V. Qué método ha de observarse en la aplicación de la Misa.

            Como ya dijimos que el fruto debe ser aplicado por los sacerdotes, se hace necesario, según la común y más extendida opinión de los teólogos, establecer alguna práctica o método para hacer esta aplicación que sirva a los sacerdotes para no resbalar en cosa de tanta importancia ni faltar a su obligación. Primero hay que tener en cuenta que el sacerdote ofrece este sacrificio en nombre de muchos: en nombre de Cristo, primero y principal oferente de cuyo mérito emana el valor del sacrificio y de cuya voluntad depende en gran manera su aplicación; además, en nombre de la Iglesia, a la que Cristo concedió la dispensación de sus méritos y satisfacciones; después en su propio nombre, en cuanto que ofrece por su libre voluntad y lo aplica a sí mismo y a otros, según su arbitrio; finalmente, en nombre de los otros fieles, quienes, juntamente con él o por medio de él, ofrecen el sacrificio con voluntad interna, a saber: aquellos que ayudan y asisten a Misa, o han dado limosnas para su celebración. Además, Cristo y la Iglesia quieren que todos los fieles sean partícipes de los frutos del sacrificio cuantas veces se ofrezca, siempre que sean capaces y no pongan por su parte ningún óbice; tampoco se exige aplicación alguna por parte del sacerdote celebrante, para que este fruto común se extienda a todos. Sin embargo, por voluntad y disposición del mismo Cristo, una parte notable de todos los frutos se deja a la libre aplicación y determinación tanto del mismo sacerdote celebrante, en cuanto ministro y dispensador de sus misterios, como de los otros que ofrecen junto con él; lo cual se desprende del consentimiento común de la Iglesia, que aprueba la costumbre de los fieles, según la cual este sacrificio se ofrece particularmente por ellos; y en vano harían esto si todo el fruto del sacrificio estuviese ya aplicado y nada quedara para aplicar por la intención del sacerdote. El sacerdote, en la acción de este sacrificio, es superior a los otros que ofrecen con él; de esta manera la aplicación de los frutos depende principalmente de la intención; pues, como es un acto de la potestad de orden, está sujeto a su voluntad.
            Pero es del todo incierto cuánta y cuál sea la parte del fruto que Cristo Nuestro Señor quiso correspondiese ya a todos los fieles en general, ya especialmente a aquellos a los que se aplica por la intención particular del sacerdote celebrante; ni la Sagrada Escritura, ni la Tradición de la Iglesia, ni los Concilios, ni los Santos Padres han declarado ni definido nada acerca de esto. En consecuencia, basta que el sacerdote quiera aplicar según su obligación o devoción el fruto del sacrificio a determinadas personas, en la medida en que Cristo Nuestro Señor le concedió el poder aplicarlo.

- [Material proporcionado]:
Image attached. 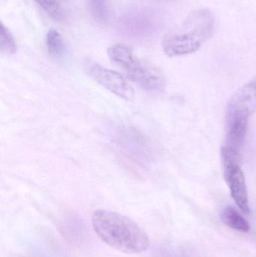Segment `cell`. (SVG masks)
Instances as JSON below:
<instances>
[{"label":"cell","instance_id":"cell-1","mask_svg":"<svg viewBox=\"0 0 256 257\" xmlns=\"http://www.w3.org/2000/svg\"><path fill=\"white\" fill-rule=\"evenodd\" d=\"M92 226L102 241L118 251L141 253L150 246L145 231L123 214L108 210H96L92 215Z\"/></svg>","mask_w":256,"mask_h":257},{"label":"cell","instance_id":"cell-2","mask_svg":"<svg viewBox=\"0 0 256 257\" xmlns=\"http://www.w3.org/2000/svg\"><path fill=\"white\" fill-rule=\"evenodd\" d=\"M214 15L208 9H201L189 14L178 33L165 36L162 42L164 52L170 57L196 52L214 34Z\"/></svg>","mask_w":256,"mask_h":257},{"label":"cell","instance_id":"cell-3","mask_svg":"<svg viewBox=\"0 0 256 257\" xmlns=\"http://www.w3.org/2000/svg\"><path fill=\"white\" fill-rule=\"evenodd\" d=\"M256 112V78L240 87L227 105L225 128L235 136H246L249 119Z\"/></svg>","mask_w":256,"mask_h":257},{"label":"cell","instance_id":"cell-4","mask_svg":"<svg viewBox=\"0 0 256 257\" xmlns=\"http://www.w3.org/2000/svg\"><path fill=\"white\" fill-rule=\"evenodd\" d=\"M224 178L237 206L242 212L249 214L247 188L241 169V157L237 150L223 147L221 149Z\"/></svg>","mask_w":256,"mask_h":257},{"label":"cell","instance_id":"cell-5","mask_svg":"<svg viewBox=\"0 0 256 257\" xmlns=\"http://www.w3.org/2000/svg\"><path fill=\"white\" fill-rule=\"evenodd\" d=\"M85 71L89 76L118 97L125 100H132L135 97L133 88L118 72L91 61L85 63Z\"/></svg>","mask_w":256,"mask_h":257},{"label":"cell","instance_id":"cell-6","mask_svg":"<svg viewBox=\"0 0 256 257\" xmlns=\"http://www.w3.org/2000/svg\"><path fill=\"white\" fill-rule=\"evenodd\" d=\"M126 75L129 80L147 91H162L165 87V79L160 71L141 63Z\"/></svg>","mask_w":256,"mask_h":257},{"label":"cell","instance_id":"cell-7","mask_svg":"<svg viewBox=\"0 0 256 257\" xmlns=\"http://www.w3.org/2000/svg\"><path fill=\"white\" fill-rule=\"evenodd\" d=\"M108 55L110 60L121 68L125 73L140 62L134 55L132 50L123 44L111 45L108 48Z\"/></svg>","mask_w":256,"mask_h":257},{"label":"cell","instance_id":"cell-8","mask_svg":"<svg viewBox=\"0 0 256 257\" xmlns=\"http://www.w3.org/2000/svg\"><path fill=\"white\" fill-rule=\"evenodd\" d=\"M46 45L50 55L55 60H62L66 56V44L57 30L51 29L48 31L46 36Z\"/></svg>","mask_w":256,"mask_h":257},{"label":"cell","instance_id":"cell-9","mask_svg":"<svg viewBox=\"0 0 256 257\" xmlns=\"http://www.w3.org/2000/svg\"><path fill=\"white\" fill-rule=\"evenodd\" d=\"M221 217L223 223L234 230L247 232L250 229L247 221L233 207H226L222 211Z\"/></svg>","mask_w":256,"mask_h":257},{"label":"cell","instance_id":"cell-10","mask_svg":"<svg viewBox=\"0 0 256 257\" xmlns=\"http://www.w3.org/2000/svg\"><path fill=\"white\" fill-rule=\"evenodd\" d=\"M0 50L6 55H12L17 51L15 38L3 23L0 28Z\"/></svg>","mask_w":256,"mask_h":257},{"label":"cell","instance_id":"cell-11","mask_svg":"<svg viewBox=\"0 0 256 257\" xmlns=\"http://www.w3.org/2000/svg\"><path fill=\"white\" fill-rule=\"evenodd\" d=\"M88 6L96 21L104 22L108 19V0H88Z\"/></svg>","mask_w":256,"mask_h":257},{"label":"cell","instance_id":"cell-12","mask_svg":"<svg viewBox=\"0 0 256 257\" xmlns=\"http://www.w3.org/2000/svg\"><path fill=\"white\" fill-rule=\"evenodd\" d=\"M49 16L55 21H62L63 10L57 0H35Z\"/></svg>","mask_w":256,"mask_h":257}]
</instances>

- [Tareas del ejercicio]:
1. Traduce al inglés esta oración del texto sobre la aplicación de la Misa: "Además, Cristo y la Iglesia quieren que todos los fieles sean partícipes de los frutos del sacrificio cuantas veces se ofrezca, siempre que sean capaces y no pongan por su parte ningún óbice; tampoco se exige aplicación alguna por parte del sacerdote celebrante, para que este fruto común se extienda a todos."
2. Según el texto sobre la aplicación de la Misa, ¿quiénes no han declarado ni definido nada acerca de cuánta y cuál sea la parte del fruto que corresponde a los fieles?
3. Copia sin cambios el pasaje del texto sobre la aplicación de la Misa que va de "Pero es del" a "el poder aplicarlo.".
Trabaja solo con el texto sobre la aplicación de la Misa.

- [Respuestas del ejercicio]:
1. Moreover, Christ and the Church want all the faithful to share in the fruits of the sacrifice as often as it is offered, provided they are capable and place no obstacle on their part; nor is any application required on the part of the celebrating priest for this common fruit to extend to all.

2. Ni la Sagrada Escritura, ni la Tradición de la Iglesia, ni los Concilios, ni los Santos Padres.

3.
Pero es del todo incierto cuánta y cuál sea la parte del fruto que Cristo Nuestro Señor quiso correspondiese ya a todos los fieles en general, ya especialmente a aquellos a los que se aplica por la intención particular del sacerdote celebrante; ni la Sagrada Escritura, ni la Tradición de la Iglesia, ni los Concilios, ni los Santos Padres han declarado ni definido nada acerca de esto. En consecuencia, basta que el sacerdote quiera aplicar según su obligación o devoción el fruto del sacrificio a determinadas personas, en la medida en que Cristo Nuestro Señor le concedió el poder aplicarlo.